◆ **Required action**: Below are records that should be duplicated exactly, with no image retained.

◆ **Exercise data**:
※ ※ ※

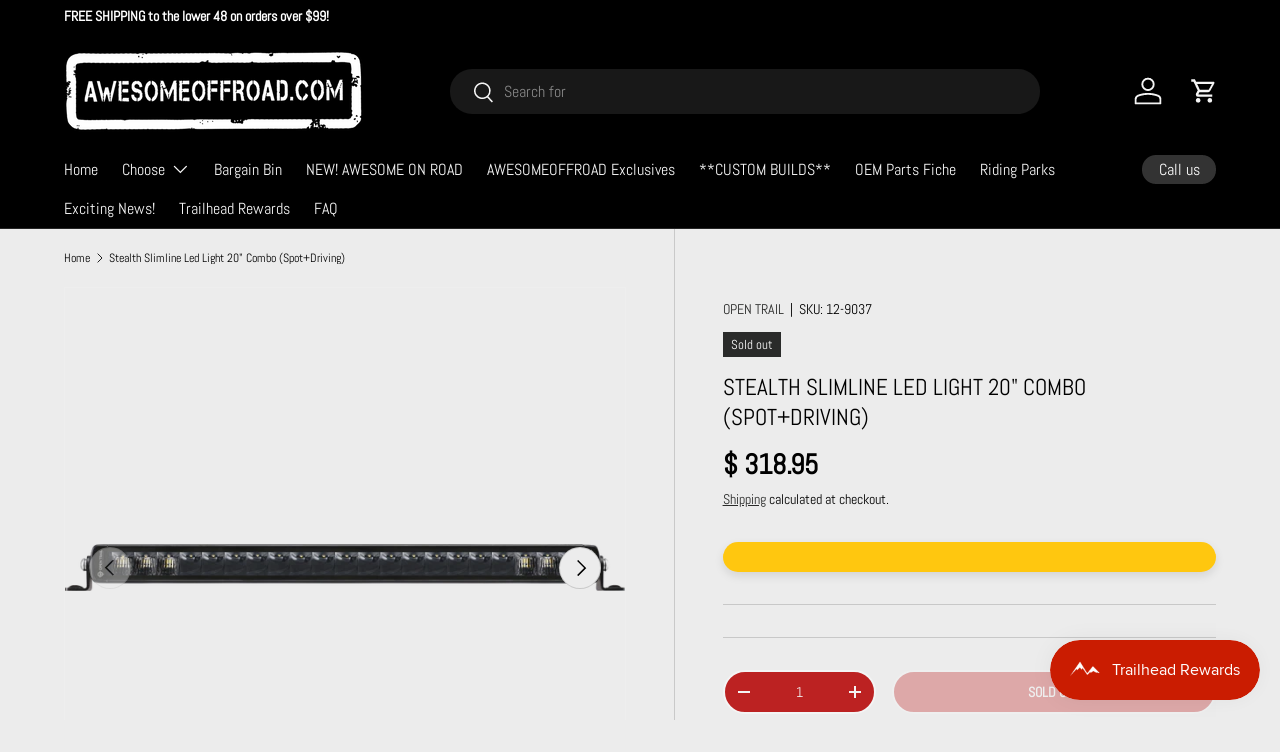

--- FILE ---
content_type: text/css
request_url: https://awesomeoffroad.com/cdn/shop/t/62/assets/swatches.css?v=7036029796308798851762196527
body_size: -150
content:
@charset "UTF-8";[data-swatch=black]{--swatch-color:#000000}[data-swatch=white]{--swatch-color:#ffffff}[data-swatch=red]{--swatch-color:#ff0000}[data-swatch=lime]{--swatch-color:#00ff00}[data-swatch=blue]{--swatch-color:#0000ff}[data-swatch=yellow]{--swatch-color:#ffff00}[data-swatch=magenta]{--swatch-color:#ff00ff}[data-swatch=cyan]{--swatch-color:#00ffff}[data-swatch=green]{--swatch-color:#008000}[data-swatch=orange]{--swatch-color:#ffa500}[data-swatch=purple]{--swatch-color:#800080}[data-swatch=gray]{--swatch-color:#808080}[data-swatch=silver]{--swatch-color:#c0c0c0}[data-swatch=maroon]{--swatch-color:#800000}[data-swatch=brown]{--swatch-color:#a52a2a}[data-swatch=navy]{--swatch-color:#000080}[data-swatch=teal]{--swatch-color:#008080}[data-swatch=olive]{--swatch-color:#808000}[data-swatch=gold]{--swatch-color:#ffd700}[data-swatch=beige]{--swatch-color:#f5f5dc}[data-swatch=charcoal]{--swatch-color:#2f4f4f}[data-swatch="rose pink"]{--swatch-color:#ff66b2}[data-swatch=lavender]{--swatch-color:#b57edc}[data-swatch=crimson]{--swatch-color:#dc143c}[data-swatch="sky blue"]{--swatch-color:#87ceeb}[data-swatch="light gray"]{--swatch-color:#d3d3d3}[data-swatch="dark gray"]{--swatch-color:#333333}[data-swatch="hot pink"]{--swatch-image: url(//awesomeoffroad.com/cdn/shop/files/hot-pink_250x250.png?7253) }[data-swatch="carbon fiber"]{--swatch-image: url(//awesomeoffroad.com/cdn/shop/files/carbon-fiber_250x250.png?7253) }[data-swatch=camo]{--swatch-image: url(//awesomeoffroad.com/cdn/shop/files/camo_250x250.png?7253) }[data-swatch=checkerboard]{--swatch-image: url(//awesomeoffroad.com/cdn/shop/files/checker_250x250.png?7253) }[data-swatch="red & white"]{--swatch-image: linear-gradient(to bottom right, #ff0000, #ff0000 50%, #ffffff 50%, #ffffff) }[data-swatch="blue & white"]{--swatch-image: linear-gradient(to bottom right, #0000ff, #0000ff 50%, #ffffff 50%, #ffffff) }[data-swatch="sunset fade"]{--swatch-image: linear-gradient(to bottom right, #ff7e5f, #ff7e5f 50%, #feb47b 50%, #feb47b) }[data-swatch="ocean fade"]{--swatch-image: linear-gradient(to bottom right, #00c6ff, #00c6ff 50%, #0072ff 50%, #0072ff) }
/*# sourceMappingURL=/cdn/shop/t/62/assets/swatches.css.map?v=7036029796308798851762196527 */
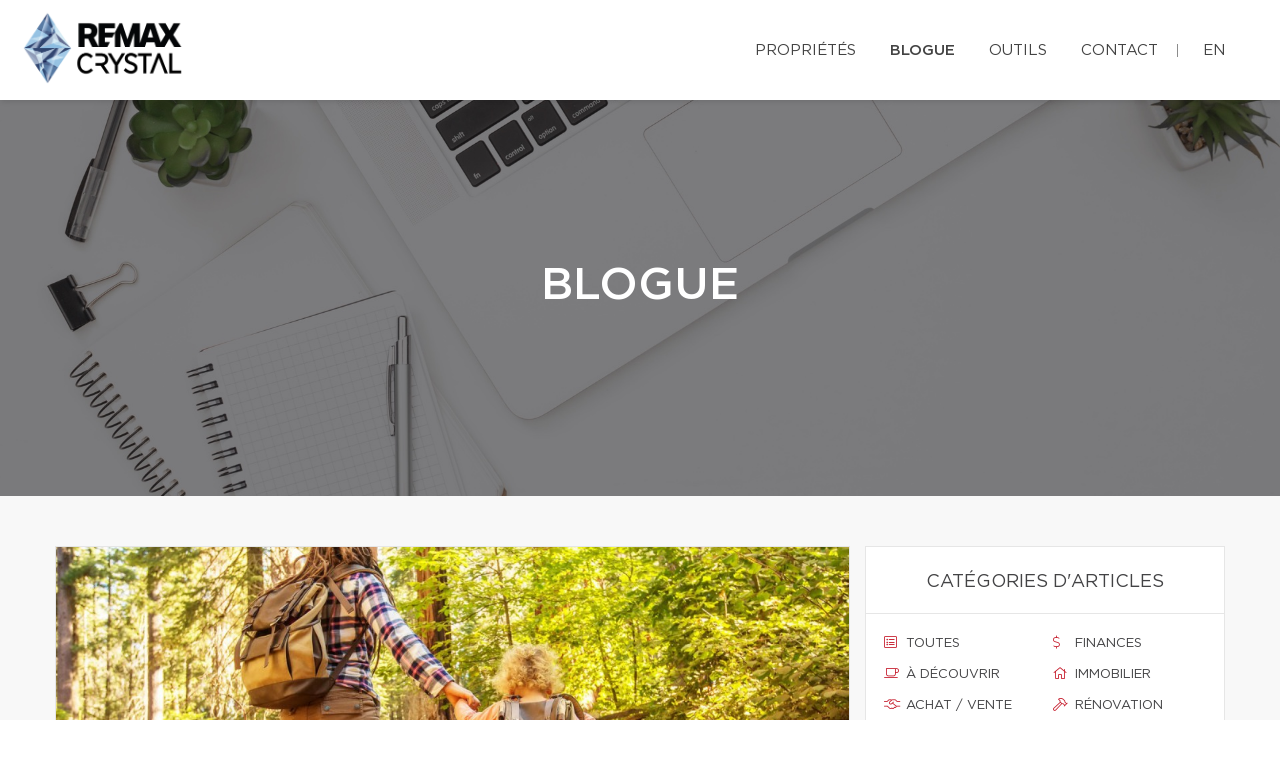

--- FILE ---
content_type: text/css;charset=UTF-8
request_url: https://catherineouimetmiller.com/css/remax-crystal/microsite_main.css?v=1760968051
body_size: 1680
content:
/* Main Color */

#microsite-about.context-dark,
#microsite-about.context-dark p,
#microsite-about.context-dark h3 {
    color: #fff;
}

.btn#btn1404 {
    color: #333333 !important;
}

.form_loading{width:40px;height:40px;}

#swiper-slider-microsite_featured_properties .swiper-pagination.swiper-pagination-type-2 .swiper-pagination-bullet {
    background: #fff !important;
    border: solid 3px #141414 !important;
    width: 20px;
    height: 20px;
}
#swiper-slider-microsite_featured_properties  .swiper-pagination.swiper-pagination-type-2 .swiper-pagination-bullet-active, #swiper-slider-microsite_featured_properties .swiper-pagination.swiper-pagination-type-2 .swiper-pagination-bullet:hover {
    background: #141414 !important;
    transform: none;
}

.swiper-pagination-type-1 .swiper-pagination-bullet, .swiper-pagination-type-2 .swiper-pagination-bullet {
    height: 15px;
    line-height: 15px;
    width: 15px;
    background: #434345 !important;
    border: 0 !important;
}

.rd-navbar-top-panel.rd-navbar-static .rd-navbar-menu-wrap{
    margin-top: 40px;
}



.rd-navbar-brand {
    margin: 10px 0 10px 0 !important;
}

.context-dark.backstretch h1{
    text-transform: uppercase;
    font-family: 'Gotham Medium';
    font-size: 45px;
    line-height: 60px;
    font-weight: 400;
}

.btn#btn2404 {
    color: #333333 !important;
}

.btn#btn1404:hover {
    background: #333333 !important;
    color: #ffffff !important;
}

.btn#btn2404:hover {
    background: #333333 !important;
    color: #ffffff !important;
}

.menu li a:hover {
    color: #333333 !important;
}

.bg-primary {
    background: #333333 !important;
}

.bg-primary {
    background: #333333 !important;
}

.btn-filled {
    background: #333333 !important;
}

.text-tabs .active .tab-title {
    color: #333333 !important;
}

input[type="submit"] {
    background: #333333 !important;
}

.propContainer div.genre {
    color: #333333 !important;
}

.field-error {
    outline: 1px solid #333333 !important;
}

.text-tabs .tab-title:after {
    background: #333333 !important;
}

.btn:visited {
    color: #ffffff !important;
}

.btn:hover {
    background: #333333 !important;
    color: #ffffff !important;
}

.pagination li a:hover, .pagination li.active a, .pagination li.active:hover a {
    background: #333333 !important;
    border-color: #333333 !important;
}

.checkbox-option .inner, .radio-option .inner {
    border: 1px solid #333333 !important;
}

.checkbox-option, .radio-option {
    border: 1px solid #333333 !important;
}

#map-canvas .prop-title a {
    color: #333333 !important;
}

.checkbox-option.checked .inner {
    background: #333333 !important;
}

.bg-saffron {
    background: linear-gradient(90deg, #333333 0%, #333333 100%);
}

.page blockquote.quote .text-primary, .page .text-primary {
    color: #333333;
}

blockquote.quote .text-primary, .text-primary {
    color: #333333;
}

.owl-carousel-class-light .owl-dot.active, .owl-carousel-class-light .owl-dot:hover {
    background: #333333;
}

※ ※ ※

◆ **Worked solution**:
--- FILE ---
content_type: text/css
request_url: https://awesomeoffroad.com/cdn/shop/t/62/assets/swatches.css?v=7036029796308798851762196527
body_size: -150
content:
@charset "UTF-8";[data-swatch=black]{--swatch-color:#000000}[data-swatch=white]{--swatch-color:#ffffff}[data-swatch=red]{--swatch-color:#ff0000}[data-swatch=lime]{--swatch-color:#00ff00}[data-swatch=blue]{--swatch-color:#0000ff}[data-swatch=yellow]{--swatch-color:#ffff00}[data-swatch=magenta]{--swatch-color:#ff00ff}[data-swatch=cyan]{--swatch-color:#00ffff}[data-swatch=green]{--swatch-color:#008000}[data-swatch=orange]{--swatch-color:#ffa500}[data-swatch=purple]{--swatch-color:#800080}[data-swatch=gray]{--swatch-color:#808080}[data-swatch=silver]{--swatch-color:#c0c0c0}[data-swatch=maroon]{--swatch-color:#800000}[data-swatch=brown]{--swatch-color:#a52a2a}[data-swatch=navy]{--swatch-color:#000080}[data-swatch=teal]{--swatch-color:#008080}[data-swatch=olive]{--swatch-color:#808000}[data-swatch=gold]{--swatch-color:#ffd700}[data-swatch=beige]{--swatch-color:#f5f5dc}[data-swatch=charcoal]{--swatch-color:#2f4f4f}[data-swatch="rose pink"]{--swatch-color:#ff66b2}[data-swatch=lavender]{--swatch-color:#b57edc}[data-swatch=crimson]{--swatch-color:#dc143c}[data-swatch="sky blue"]{--swatch-color:#87ceeb}[data-swatch="light gray"]{--swatch-color:#d3d3d3}[data-swatch="dark gray"]{--swatch-color:#333333}[data-swatch="hot pink"]{--swatch-image: url(//awesomeoffroad.com/cdn/shop/files/hot-pink_250x250.png?7253) }[data-swatch="carbon fiber"]{--swatch-image: url(//awesomeoffroad.com/cdn/shop/files/carbon-fiber_250x250.png?7253) }[data-swatch=camo]{--swatch-image: url(//awesomeoffroad.com/cdn/shop/files/camo_250x250.png?7253) }[data-swatch=checkerboard]{--swatch-image: url(//awesomeoffroad.com/cdn/shop/files/checker_250x250.png?7253) }[data-swatch="red & white"]{--swatch-image: linear-gradient(to bottom right, #ff0000, #ff0000 50%, #ffffff 50%, #ffffff) }[data-swatch="blue & white"]{--swatch-image: linear-gradient(to bottom right, #0000ff, #0000ff 50%, #ffffff 50%, #ffffff) }[data-swatch="sunset fade"]{--swatch-image: linear-gradient(to bottom right, #ff7e5f, #ff7e5f 50%, #feb47b 50%, #feb47b) }[data-swatch="ocean fade"]{--swatch-image: linear-gradient(to bottom right, #00c6ff, #00c6ff 50%, #0072ff 50%, #0072ff) }
/*# sourceMappingURL=/cdn/shop/t/62/assets/swatches.css.map?v=7036029796308798851762196527 */

--- FILE ---
content_type: text/css;charset=UTF-8
request_url: https://catherineouimetmiller.com/css/remax-crystal/microsite_main.css?v=1760968051
body_size: 1680
content:
/* Main Color */

#microsite-about.context-dark,
#microsite-about.context-dark p,
#microsite-about.context-dark h3 {
    color: #fff;
}

.btn#btn1404 {
    color: #333333 !important;
}

.form_loading{width:40px;height:40px;}

#swiper-slider-microsite_featured_properties .swiper-pagination.swiper-pagination-type-2 .swiper-pagination-bullet {
    background: #fff !important;
    border: solid 3px #141414 !important;
    width: 20px;
    height: 20px;
}
#swiper-slider-microsite_featured_properties  .swiper-pagination.swiper-pagination-type-2 .swiper-pagination-bullet-active, #swiper-slider-microsite_featured_properties .swiper-pagination.swiper-pagination-type-2 .swiper-pagination-bullet:hover {
    background: #141414 !important;
    transform: none;
}

.swiper-pagination-type-1 .swiper-pagination-bullet, .swiper-pagination-type-2 .swiper-pagination-bullet {
    height: 15px;
    line-height: 15px;
    width: 15px;
    background: #434345 !important;
    border: 0 !important;
}

.rd-navbar-top-panel.rd-navbar-static .rd-navbar-menu-wrap{
    margin-top: 40px;
}



.rd-navbar-brand {
    margin: 10px 0 10px 0 !important;
}

.context-dark.backstretch h1{
    text-transform: uppercase;
    font-family: 'Gotham Medium';
    font-size: 45px;
    line-height: 60px;
    font-weight: 400;
}

.btn#btn2404 {
    color: #333333 !important;
}

.btn#btn1404:hover {
    background: #333333 !important;
    color: #ffffff !important;
}

.btn#btn2404:hover {
    background: #333333 !important;
    color: #ffffff !important;
}

.menu li a:hover {
    color: #333333 !important;
}

.bg-primary {
    background: #333333 !important;
}

.bg-primary {
    background: #333333 !important;
}

.btn-filled {
    background: #333333 !important;
}

.text-tabs .active .tab-title {
    color: #333333 !important;
}

input[type="submit"] {
    background: #333333 !important;
}

.propContainer div.genre {
    color: #333333 !important;
}

.field-error {
    outline: 1px solid #333333 !important;
}

.text-tabs .tab-title:after {
    background: #333333 !important;
}

.btn:visited {
    color: #ffffff !important;
}

.btn:hover {
    background: #333333 !important;
    color: #ffffff !important;
}

.pagination li a:hover, .pagination li.active a, .pagination li.active:hover a {
    background: #333333 !important;
    border-color: #333333 !important;
}

.checkbox-option .inner, .radio-option .inner {
    border: 1px solid #333333 !important;
}

.checkbox-option, .radio-option {
    border: 1px solid #333333 !important;
}

#map-canvas .prop-title a {
    color: #333333 !important;
}

.checkbox-option.checked .inner {
    background: #333333 !important;
}

.bg-saffron {
    background: linear-gradient(90deg, #333333 0%, #333333 100%);
}

.page blockquote.quote .text-primary, .page .text-primary {
    color: #333333;
}

blockquote.quote .text-primary, .text-primary {
    color: #333333;
}

.owl-carousel-class-light .owl-dot.active, .owl-carousel-class-light .owl-dot:hover {
    background: #333333;
}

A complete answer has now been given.